▶

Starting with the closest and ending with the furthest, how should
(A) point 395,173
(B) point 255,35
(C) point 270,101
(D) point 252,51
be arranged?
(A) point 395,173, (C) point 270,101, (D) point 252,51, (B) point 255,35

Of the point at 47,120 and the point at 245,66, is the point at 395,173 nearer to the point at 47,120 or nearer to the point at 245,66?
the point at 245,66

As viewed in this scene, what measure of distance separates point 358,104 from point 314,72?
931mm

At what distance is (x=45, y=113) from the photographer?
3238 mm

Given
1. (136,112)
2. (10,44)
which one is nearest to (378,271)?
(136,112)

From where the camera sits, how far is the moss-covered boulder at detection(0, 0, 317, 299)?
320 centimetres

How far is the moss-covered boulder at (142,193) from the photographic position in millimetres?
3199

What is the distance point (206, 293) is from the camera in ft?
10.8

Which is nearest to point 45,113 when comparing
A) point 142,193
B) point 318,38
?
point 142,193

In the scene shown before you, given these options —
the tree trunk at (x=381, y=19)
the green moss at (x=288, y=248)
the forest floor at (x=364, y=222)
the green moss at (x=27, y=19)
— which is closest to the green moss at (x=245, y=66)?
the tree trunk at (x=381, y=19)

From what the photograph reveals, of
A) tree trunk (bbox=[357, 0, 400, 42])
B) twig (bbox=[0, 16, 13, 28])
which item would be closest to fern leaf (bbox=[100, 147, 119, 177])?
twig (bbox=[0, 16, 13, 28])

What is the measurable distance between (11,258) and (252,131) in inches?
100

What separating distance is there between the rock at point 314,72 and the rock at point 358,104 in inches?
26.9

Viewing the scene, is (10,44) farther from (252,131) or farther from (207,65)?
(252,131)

◀
▶

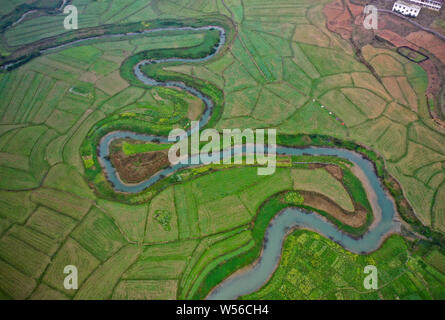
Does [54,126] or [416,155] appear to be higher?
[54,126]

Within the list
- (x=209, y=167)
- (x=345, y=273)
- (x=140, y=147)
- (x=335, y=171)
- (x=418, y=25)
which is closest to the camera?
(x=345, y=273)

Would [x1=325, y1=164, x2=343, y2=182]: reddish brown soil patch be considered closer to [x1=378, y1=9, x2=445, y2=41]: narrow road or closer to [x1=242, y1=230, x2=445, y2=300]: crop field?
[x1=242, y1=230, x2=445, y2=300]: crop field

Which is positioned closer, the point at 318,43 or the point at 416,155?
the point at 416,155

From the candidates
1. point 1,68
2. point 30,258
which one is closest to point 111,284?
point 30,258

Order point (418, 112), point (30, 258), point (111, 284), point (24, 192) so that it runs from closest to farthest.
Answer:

◀

### EXERCISE TASK
Pick out every line in the items above that contains the word "crop", and copy each one.

### THE REPLY
Would [x1=325, y1=164, x2=343, y2=182]: reddish brown soil patch be considered closer to [x1=378, y1=9, x2=445, y2=41]: narrow road or closer to [x1=242, y1=230, x2=445, y2=300]: crop field?
[x1=242, y1=230, x2=445, y2=300]: crop field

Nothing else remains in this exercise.